By Associated Press
As the Senate discussion churns, more changes could be coming to the bill.
Democrats want to protect against intimidation at the polls in the aftermath of the 2020 election. They propose enhancing penalties for those who would threaten or intimidate election workers and creating a “buffer zone” between election workers and poll watchers, among other possible changes.
They also want to limit the ability of state officials to remove local election officials. Georgia Republicans passed a law earlier this year that gives the GOP-dominated Legislature greater influence over a state board that regulates elections and empowers it to remove local election officials deemed to be underperforming.
But Democrats have divisions of their own. Until Tuesday, it wasn’t even clear that they would be united on the vote to bring the bill up for debate.
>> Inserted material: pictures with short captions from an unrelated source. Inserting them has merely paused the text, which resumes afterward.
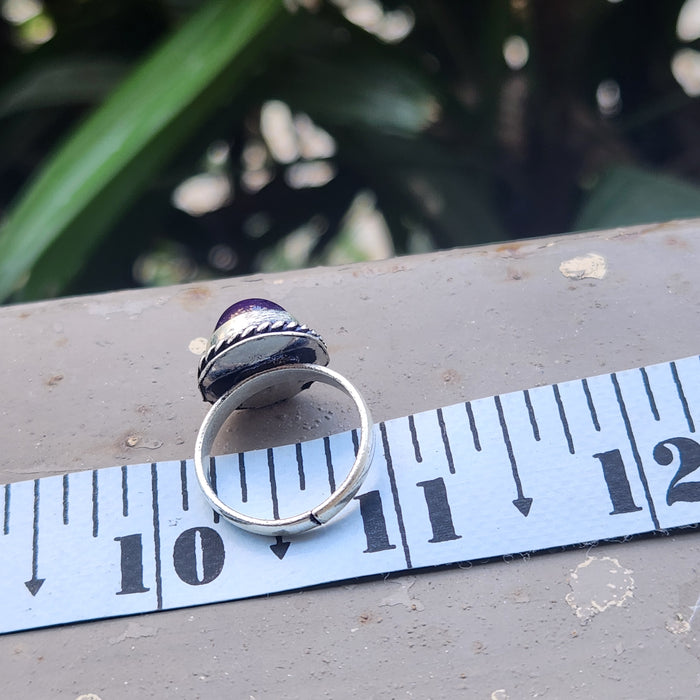 Certified Amethyst Adjustable Rings- Design 28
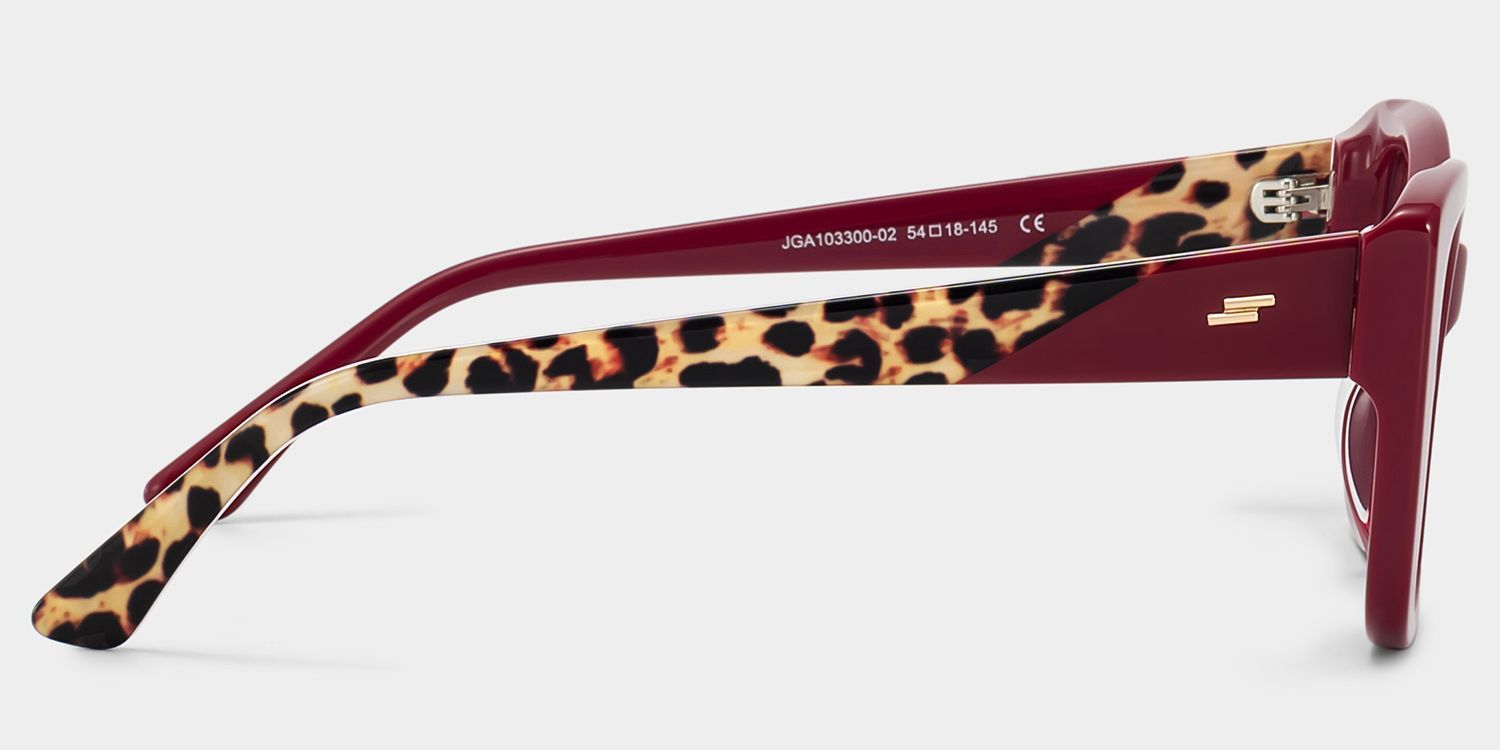 Lunettes œil-de-chat rouges Lillian | ZEELOOL4
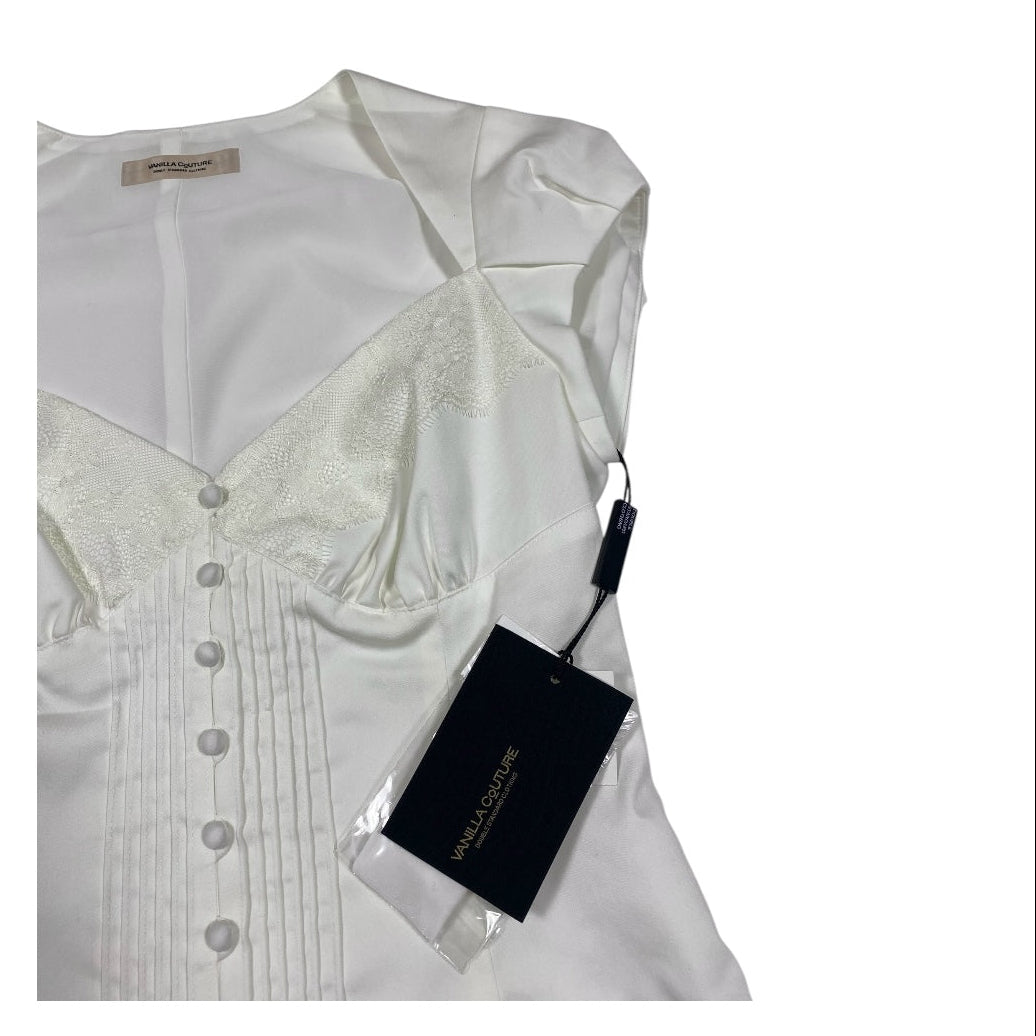 Double Standard Lace Bustier Milkmaid Top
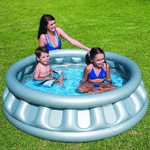 Trade Shop Traesio-piscina Gonfiabile A Forma Di Astronave Spaceship Esterno Fuori Terra 147x41cm -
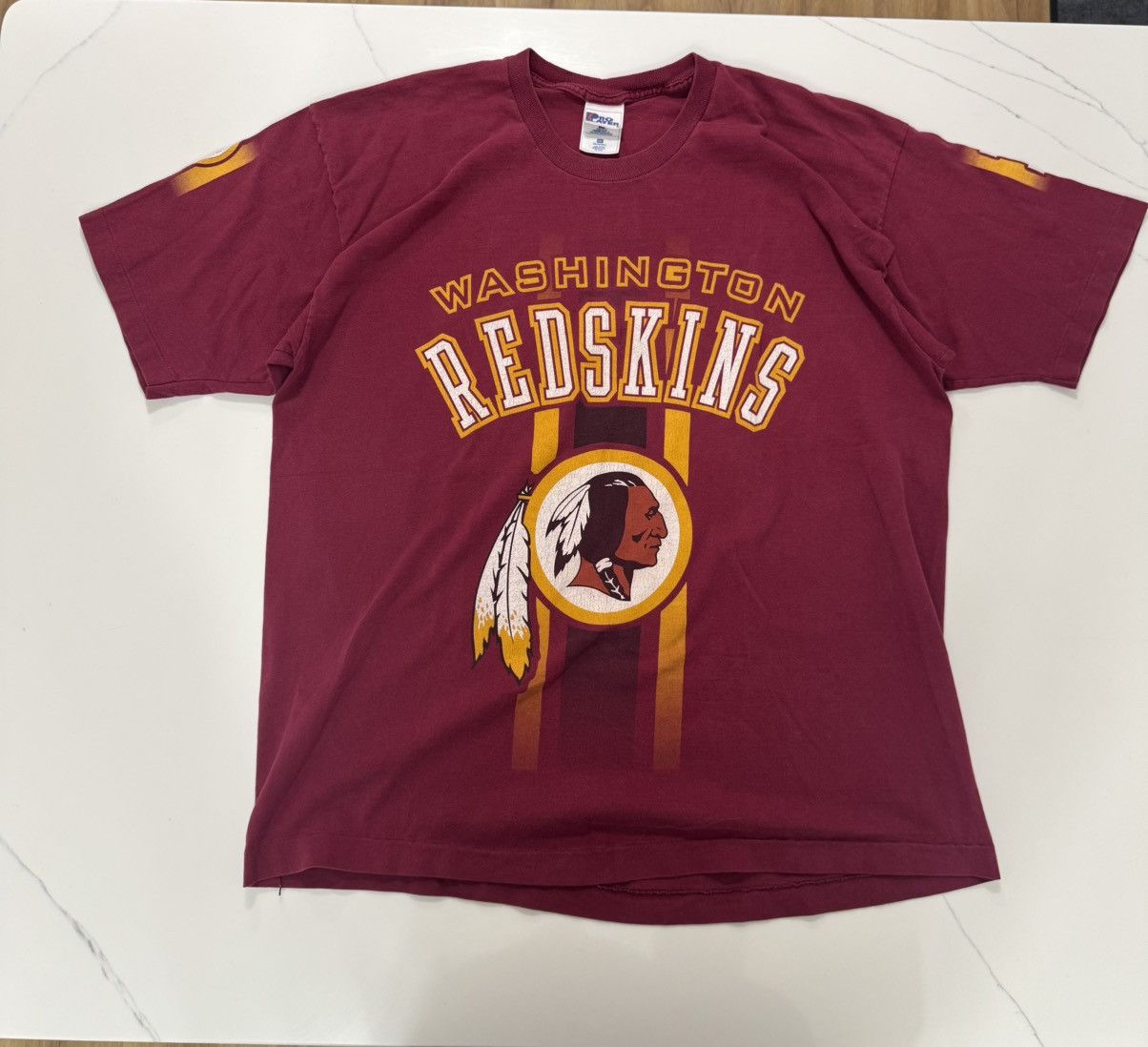 Pro Player 🏈 Vintage 90s Washington Redskins NFL Tee — Made in USA 🇺🇸 Size US XXL / EU 58 / 5 - 1 Thumbnail
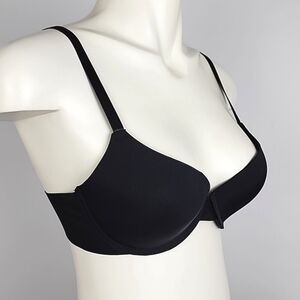 Prima Valentina Intimates Women's Underwite Black Push Up T Shirt Bra Size 34C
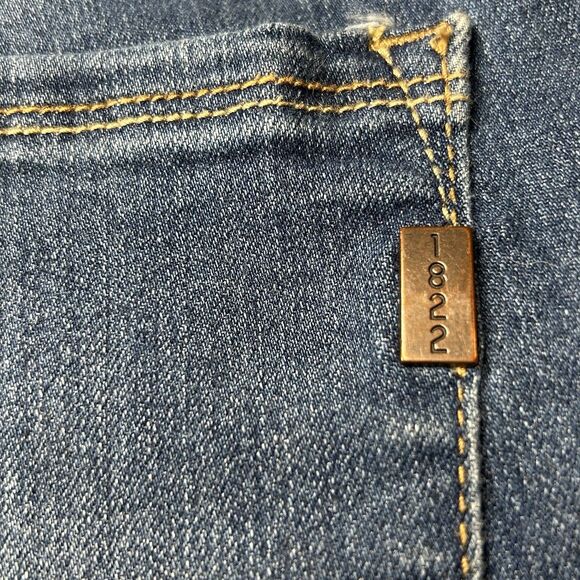 1822 DENIM “Taylor “ Jeans Women’s Size‎ 12 Raw Hem Cuffed Stretch Denim - Picture 4 of 8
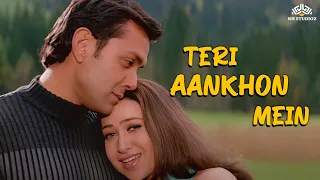 Udit Narayan, Alka Yagnik Song | Teri Aankhon Mein | Aaashiq (2001) | Bobby Deol | Karisma Kapoor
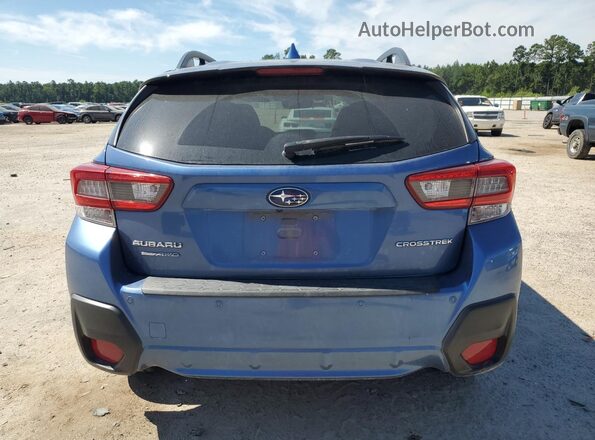 JF2GTAMC1L8228144 2020 SUBARU CROSSTREK Синий Вид сзади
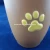 Import Hot sale ceramic pet urn casket with cover with hand paint paw mark for pet ashes from China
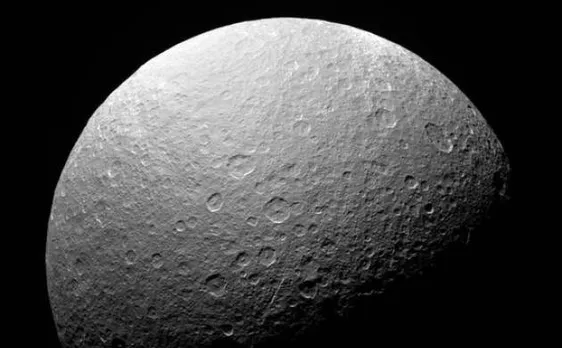  Saturn's moon Dione: The ocean is several tens of kilometres deep and surrounds a large rocky core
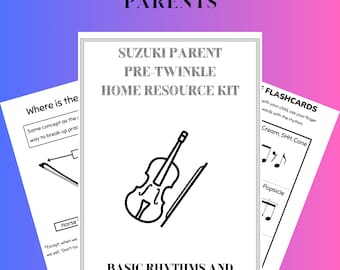 Suzuki Eltern Pretwinkle Home Information: 10 Geigen-Lernspiele, Karteikarten und Tipps für Eltern mit der Suzuki-Methode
Manchin, a moderate from West Virginia, announced earlier this month that he couldn’t support the bill because it lacked Republican support.
Manchin flipped his vote to a “yes” after Democrats agreed to consider his revised version. His proposal was endorsed by former President Barack Obama and called a “step forward” by Biden’s administration.
Manchin has proposed adding provisions for a national voter ID requirement, which is anathema to many Democrats, and dropping a proposed public financing of campaigns.
Those changes did little, however, to garner the bipartisan support Manchin was hoping for. Senate Republicans said they would likely reject any legislation that expands the federal government’s role in elections. McConnell dismissed Manchin’s version as “equally unacceptable.”
Sen. Lisa Murkowski, a moderate Alaska Republican, said some aspects of the Democratic bill were laudable and she supports other voting rights legislation, like a reinstatement of the Voting Rights Act struck down by the Supreme Court in 2013.
But, ultimately, she said the “sprawling” bill amounted to “a one-size-fits-all mandate coming out of Washington D.C.” that “in many cases doesn’t work.”
Months in the making, Tuesday’s showdown had taken on fresh urgency as Trump continues to challenge the outcome of the 2020 election and new limits move ahead in Republican-led states.
State officials who certified the results of the 2020 election have dismissed Trump’s claims of voter fraud , and judges across the country have thrown out multiple lawsuits filed by Trump and his allies. Trump’s own attorney general said there was no evidence of widespread fraud that would change the outcome.